Extrait du document:
═══
L'actualité de la semaine se place sous le signe des économies. En effet, les dépenses en transport des Français sont en recul sur un an, alors que leur pouvoir d'achat évolue positivement depuis quelques mois. Du côté de l'État, grâce à une diminution du déficit public plus importante que prévu en 2014, la France est en passe d'atteindre dès cette année les objectifs de déficit fixés avec ses partenaires européens. Retour sur l'actualité économique et financière de la semaine.

Le budget transport des Français diminue de 16 % depuis le début de l’année.

Les Français ont réduit leurs dépenses de transport pour la première fois depuis trois ans ! Avec un budget mensuel de 168 € par tête depuis le début de l’année, ce dernier est en recul de 16 % par rapport à 2014. Si ce sont sans surprise les 18-24 ans qui disposent du budget transport le plus serré (92 € par mois en moyenne), les personnes dont le salaire mensuel dépasse les 3500 € y consacrent 222 €s. Plusieurs raisons expliquent cette diminution.
═══
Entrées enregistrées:
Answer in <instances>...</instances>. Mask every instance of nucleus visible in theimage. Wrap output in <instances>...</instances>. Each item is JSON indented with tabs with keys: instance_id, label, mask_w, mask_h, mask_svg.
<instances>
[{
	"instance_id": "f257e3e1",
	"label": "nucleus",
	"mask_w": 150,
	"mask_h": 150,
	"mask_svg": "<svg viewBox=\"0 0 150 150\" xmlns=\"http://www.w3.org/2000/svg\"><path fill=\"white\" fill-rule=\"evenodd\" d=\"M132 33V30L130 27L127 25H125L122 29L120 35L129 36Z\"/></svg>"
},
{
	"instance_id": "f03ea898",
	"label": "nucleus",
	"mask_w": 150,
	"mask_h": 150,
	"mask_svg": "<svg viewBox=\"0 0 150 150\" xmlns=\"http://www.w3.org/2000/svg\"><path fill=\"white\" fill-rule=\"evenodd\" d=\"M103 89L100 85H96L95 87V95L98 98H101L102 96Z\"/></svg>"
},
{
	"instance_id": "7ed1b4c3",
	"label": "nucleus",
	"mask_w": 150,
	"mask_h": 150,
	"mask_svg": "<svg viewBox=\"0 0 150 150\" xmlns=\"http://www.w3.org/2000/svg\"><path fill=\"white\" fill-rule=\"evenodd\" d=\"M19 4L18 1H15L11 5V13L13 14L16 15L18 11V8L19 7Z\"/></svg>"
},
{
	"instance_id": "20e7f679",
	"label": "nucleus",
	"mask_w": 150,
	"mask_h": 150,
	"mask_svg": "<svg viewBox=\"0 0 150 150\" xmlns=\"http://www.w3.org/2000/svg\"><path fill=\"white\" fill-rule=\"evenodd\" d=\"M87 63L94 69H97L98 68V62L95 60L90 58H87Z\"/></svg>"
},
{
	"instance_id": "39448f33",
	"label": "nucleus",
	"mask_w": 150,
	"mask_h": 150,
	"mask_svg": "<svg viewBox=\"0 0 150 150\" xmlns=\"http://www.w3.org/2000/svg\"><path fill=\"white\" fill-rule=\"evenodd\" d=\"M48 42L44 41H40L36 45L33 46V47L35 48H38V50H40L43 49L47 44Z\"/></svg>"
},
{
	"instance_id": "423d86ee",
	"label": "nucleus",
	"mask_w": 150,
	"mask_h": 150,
═══
Modifiez le passage de l'extrait sur l'actualité économique qui va de « L'actualité de la » jusqu'à « début de l’année. » inclus en remplaçant « Français » par « ménages ».

Votre réponse:
L'actualité de la semaine se place sous le signe des économies. En effet, les dépenses en transport des ménages sont en recul sur un an, alors que leur pouvoir d'achat évolue positivement depuis quelques mois. Du côté de l'État, grâce à une diminution du déficit public plus importante que prévu en 2014, la France est en passe d'atteindre dès cette année les objectifs de déficit fixés avec ses partenaires européens. Retour sur l'actualité économique et financière de la semaine.

Le budget transport des ménages diminue de 16 % depuis le début de l’année.